» Selected extract:
BEGIN

In the basement, Carl crafts a small woodworking project. He carefully measures pieces of wood, cuts dowels, and glues together small spindles to make a little ladder for his daughter—a request she had for Christmas. In the cold winter months when the frosty temperatures prevent him from enjoying his daily two-mile walk, Carl retreats to his wood shop. Thelma good-naturedly refers to his shop as ”Carl’s Dungeon.”
Carl's woodworking shop
Five large electric saws cast their shadows on the workspace, but it isn’t a dungeon that the research team finds when they venture into the basement. Instead, they come face to face with Carl’s passion for living. In a basement filled with wood projects, massive wooden chests, and tools galore, Carl eagerly describes his love for woodworking and shows the team his projects and tools. “Our aging-in-place technologies clearly have to solve day-to-day assistance problems, but the larger issues related to helping people maintain social engagements, enjoy a sense of purpose, and experience a better quality of life are even more important,” Morris says.
Dishman and his team cast a parting sidelong glance at the small wooden ladder lying on the workbench as they wrap up their visit. The carefully crafted ladder reminds them that the researchers’ greatest challenge is not technology, but imagination.

END

» Records provided:
BEGIN

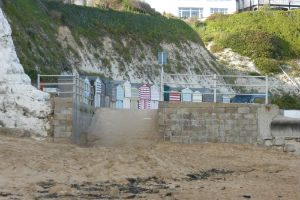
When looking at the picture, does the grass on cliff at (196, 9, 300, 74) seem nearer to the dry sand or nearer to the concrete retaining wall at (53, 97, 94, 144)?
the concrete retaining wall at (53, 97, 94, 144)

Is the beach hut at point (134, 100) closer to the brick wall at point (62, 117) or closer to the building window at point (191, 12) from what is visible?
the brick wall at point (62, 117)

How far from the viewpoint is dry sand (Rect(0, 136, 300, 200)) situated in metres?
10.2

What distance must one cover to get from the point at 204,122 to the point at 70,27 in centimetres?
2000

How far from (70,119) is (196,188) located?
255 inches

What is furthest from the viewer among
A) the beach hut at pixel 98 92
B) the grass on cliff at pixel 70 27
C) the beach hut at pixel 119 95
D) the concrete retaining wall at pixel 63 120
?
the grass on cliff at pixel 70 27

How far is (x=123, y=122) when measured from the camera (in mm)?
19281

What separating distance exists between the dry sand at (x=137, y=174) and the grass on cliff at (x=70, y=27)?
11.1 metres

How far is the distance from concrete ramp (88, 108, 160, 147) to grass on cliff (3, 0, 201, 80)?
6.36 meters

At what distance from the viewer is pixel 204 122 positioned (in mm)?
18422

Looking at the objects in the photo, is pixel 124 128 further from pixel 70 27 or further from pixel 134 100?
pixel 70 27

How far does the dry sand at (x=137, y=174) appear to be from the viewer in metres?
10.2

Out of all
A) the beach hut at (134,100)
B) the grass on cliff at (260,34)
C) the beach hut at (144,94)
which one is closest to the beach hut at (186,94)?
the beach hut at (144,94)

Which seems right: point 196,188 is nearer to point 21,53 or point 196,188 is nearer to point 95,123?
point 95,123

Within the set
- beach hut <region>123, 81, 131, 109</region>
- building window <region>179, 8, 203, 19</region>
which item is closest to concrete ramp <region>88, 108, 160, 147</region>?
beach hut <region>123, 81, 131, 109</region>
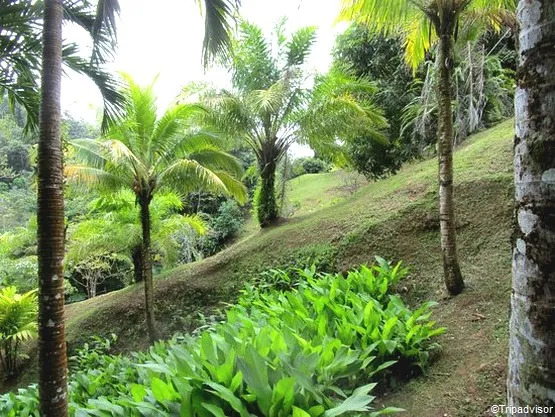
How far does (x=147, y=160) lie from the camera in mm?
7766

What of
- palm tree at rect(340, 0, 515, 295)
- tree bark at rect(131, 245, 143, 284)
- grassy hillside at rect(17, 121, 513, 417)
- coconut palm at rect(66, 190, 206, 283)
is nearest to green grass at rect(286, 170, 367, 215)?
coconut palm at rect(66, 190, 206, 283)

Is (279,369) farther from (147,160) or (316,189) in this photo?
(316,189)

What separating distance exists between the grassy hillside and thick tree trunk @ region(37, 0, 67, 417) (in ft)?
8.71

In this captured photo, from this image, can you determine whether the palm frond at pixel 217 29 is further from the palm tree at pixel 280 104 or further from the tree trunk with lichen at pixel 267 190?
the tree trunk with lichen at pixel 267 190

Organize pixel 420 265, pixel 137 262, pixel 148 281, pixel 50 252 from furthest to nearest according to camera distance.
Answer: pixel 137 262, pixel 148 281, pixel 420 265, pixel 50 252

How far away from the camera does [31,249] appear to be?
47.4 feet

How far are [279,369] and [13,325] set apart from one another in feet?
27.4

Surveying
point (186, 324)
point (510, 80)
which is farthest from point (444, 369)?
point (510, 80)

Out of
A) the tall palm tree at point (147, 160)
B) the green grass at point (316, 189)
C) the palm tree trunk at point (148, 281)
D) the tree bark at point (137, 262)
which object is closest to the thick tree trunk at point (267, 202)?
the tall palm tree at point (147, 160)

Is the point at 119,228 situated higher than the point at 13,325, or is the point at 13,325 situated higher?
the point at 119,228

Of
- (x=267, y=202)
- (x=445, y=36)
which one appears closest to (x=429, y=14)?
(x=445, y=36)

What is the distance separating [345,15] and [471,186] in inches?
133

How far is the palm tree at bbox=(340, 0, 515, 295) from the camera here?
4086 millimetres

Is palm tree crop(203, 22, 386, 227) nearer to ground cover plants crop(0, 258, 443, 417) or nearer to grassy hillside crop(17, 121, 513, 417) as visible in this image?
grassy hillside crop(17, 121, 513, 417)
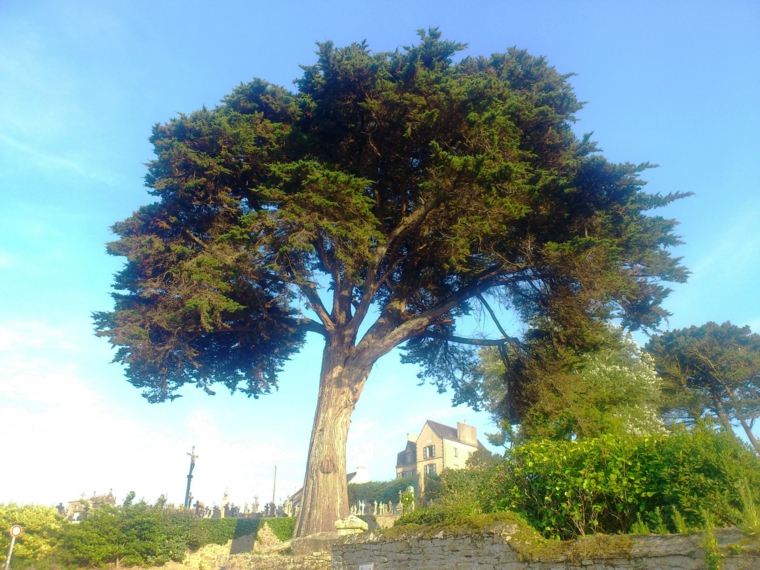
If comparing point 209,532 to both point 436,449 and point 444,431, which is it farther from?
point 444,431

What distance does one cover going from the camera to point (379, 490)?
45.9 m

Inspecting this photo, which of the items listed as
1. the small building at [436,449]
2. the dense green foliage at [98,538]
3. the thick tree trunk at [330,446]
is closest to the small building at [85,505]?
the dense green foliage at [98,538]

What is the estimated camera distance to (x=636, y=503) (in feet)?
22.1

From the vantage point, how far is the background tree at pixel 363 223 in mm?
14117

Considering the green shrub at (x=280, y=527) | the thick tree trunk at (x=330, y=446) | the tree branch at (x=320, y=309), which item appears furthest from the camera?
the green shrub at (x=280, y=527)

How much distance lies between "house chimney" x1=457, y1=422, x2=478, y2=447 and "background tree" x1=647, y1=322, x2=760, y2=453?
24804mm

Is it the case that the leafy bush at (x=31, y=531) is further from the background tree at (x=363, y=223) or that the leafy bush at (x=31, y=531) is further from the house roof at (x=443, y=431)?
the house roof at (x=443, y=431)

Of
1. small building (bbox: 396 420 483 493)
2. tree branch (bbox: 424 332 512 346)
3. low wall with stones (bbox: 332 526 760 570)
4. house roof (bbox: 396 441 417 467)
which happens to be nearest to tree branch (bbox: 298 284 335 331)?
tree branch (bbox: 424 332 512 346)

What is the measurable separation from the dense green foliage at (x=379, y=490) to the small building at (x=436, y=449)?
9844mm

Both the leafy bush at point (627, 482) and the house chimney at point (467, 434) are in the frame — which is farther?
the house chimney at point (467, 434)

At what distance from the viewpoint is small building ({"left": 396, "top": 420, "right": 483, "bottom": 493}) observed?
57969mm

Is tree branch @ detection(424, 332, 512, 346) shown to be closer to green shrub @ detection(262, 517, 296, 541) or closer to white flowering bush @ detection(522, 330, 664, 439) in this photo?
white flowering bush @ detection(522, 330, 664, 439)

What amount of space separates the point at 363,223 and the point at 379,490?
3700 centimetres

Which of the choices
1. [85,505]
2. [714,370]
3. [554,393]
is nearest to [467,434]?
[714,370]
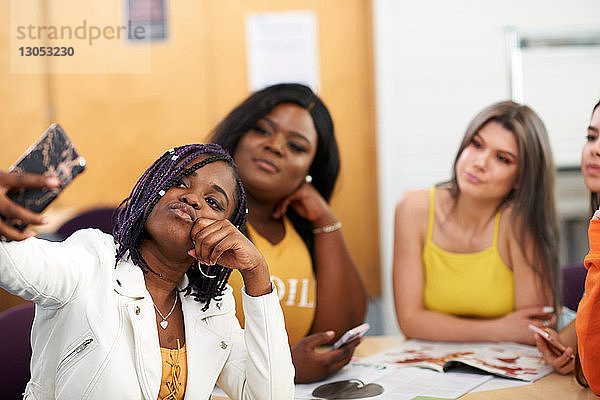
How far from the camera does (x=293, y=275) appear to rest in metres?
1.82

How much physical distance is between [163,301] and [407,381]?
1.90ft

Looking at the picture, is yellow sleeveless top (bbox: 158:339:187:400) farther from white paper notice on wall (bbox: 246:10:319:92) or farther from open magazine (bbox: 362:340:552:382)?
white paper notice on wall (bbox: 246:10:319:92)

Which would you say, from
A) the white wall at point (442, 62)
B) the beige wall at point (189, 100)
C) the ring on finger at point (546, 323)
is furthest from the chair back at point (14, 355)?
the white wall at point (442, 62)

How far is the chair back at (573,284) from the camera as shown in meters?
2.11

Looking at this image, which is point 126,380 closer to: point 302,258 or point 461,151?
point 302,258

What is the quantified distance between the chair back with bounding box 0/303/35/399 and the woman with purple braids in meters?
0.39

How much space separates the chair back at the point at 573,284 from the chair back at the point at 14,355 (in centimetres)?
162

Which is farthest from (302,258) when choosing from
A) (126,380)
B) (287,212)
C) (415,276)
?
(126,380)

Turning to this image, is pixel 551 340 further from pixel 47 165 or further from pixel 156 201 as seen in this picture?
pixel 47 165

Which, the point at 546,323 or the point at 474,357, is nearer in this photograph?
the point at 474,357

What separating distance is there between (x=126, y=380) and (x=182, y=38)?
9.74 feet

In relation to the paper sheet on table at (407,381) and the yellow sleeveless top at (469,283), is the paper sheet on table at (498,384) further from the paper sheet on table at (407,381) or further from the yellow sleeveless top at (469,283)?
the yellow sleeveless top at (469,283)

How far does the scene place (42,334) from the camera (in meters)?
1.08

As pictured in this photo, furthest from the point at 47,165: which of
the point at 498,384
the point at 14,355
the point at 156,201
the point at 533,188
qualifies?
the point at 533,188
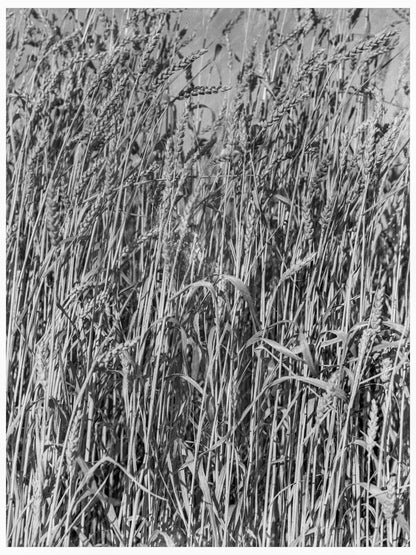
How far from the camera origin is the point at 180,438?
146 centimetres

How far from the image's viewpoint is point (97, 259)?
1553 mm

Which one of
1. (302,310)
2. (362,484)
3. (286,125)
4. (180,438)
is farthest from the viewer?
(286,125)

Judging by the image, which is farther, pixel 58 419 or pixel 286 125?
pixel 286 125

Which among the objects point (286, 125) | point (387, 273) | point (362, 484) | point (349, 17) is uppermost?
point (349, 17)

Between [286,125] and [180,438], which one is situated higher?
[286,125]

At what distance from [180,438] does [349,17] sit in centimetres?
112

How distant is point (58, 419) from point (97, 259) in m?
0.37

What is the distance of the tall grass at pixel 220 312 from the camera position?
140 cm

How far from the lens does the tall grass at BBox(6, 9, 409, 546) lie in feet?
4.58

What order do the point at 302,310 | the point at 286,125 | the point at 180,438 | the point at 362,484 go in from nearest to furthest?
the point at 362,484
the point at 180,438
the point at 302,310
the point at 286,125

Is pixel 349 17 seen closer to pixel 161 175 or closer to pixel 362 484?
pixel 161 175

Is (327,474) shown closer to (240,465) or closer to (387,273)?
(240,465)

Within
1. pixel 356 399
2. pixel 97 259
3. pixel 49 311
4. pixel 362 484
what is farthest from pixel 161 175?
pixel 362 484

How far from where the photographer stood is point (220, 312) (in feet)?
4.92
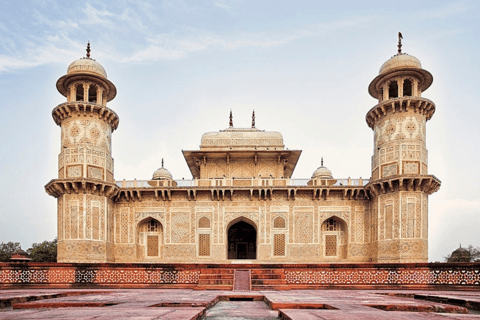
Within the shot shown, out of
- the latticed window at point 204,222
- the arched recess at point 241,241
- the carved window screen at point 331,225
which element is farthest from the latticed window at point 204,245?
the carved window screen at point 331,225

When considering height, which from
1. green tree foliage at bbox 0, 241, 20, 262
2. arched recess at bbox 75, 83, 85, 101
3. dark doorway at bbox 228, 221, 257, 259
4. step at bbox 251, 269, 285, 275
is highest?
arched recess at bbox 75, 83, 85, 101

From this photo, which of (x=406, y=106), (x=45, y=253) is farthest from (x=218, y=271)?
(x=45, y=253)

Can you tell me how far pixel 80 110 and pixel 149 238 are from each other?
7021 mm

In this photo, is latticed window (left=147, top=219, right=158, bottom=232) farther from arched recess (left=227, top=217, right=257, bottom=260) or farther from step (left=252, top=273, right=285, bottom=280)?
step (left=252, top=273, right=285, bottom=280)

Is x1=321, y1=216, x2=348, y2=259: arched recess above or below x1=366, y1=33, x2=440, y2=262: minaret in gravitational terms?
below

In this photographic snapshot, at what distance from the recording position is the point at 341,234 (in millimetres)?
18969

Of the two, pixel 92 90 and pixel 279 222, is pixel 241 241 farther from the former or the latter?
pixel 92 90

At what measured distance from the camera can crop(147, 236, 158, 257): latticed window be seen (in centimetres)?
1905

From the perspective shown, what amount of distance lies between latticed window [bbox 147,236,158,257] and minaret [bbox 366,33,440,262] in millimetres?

END

» Task set:
A: Reproduce the part of the woodworking shop passage that opens with the words containing "Dishman and his" and closes with "technology, but imagination.".
B: Could you rewrite the paragraph of the woodworking shop passage that begins "In the basement, Carl crafts" as a short list that keeps its main facts?
The data has no connection to the woodworking shop passage.

» Task-by-task outputs:
A:
Dishman and his team cast a parting sidelong glance at the small wooden ladder lying on the workbench as they wrap up their visit. The carefully crafted ladder reminds them that the researchers’ greatest challenge is not technology, but imagination.

B:
- In the basement, Carl measures wood, cuts dowels, and glues spindles to build a little ladder his daughter requested for Christmas.
- In cold winter months, when frosty temperatures keep him from his daily two-mile walk, he retreats to his wood shop.
- Thelma good-naturedly calls the shop "Carl's Dungeon."